My friend Aaron recommended this piece to me (a historical essay written by local Laney College Student Unity & Power folks) as an encouraging example of demands done well.
Boy, is it good.
I’ll quote from the conclusion, but really — read the whole thing (and check the other re-post, with commentary, at Advance the Struggle).
We are often confronted by a legacy of the Panthers as either a detoothed community service organization or all claws. But the BPP experience at Peralta shows the work of a multifaceted organic expression of a specific section of Oakland’s working class to overturn institutions that claim to serve them and remake them into bases for struggle. When the Panthers spoke of occupying a building, it wasn’t (only) to appeal for more funds from the state, but to keep the state away from self-organized community programs. This meant not simply a negation of racist, authoritarian educational institutions, but their redefinition and reuse. As the editorial of the first issue of The Grapevine wrote,
To the continuing students and student-workers, right-on to the work you have done and the work you have inspired your communities to do, right-on to your moves to secure your community institution, to moving for freedom from oppression, to moving to make this a real community college – in practice.
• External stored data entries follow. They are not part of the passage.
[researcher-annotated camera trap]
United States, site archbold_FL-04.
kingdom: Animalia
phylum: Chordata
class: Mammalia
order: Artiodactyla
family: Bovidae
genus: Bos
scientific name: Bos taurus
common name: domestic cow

We still have work to do, but we have reached a higher level of organizing and our work will be even more effective in the future. We will win our fight to keep our community college and control it.
This is a message to today’s student movement. Beyond “demand[ing] affordable, accessible and quality education” or “keep[ing] California’s original promise of higher education” lies the seizure and re-invention of these institutions around fundamental principles of self-determination, self-management and freedom from oppression.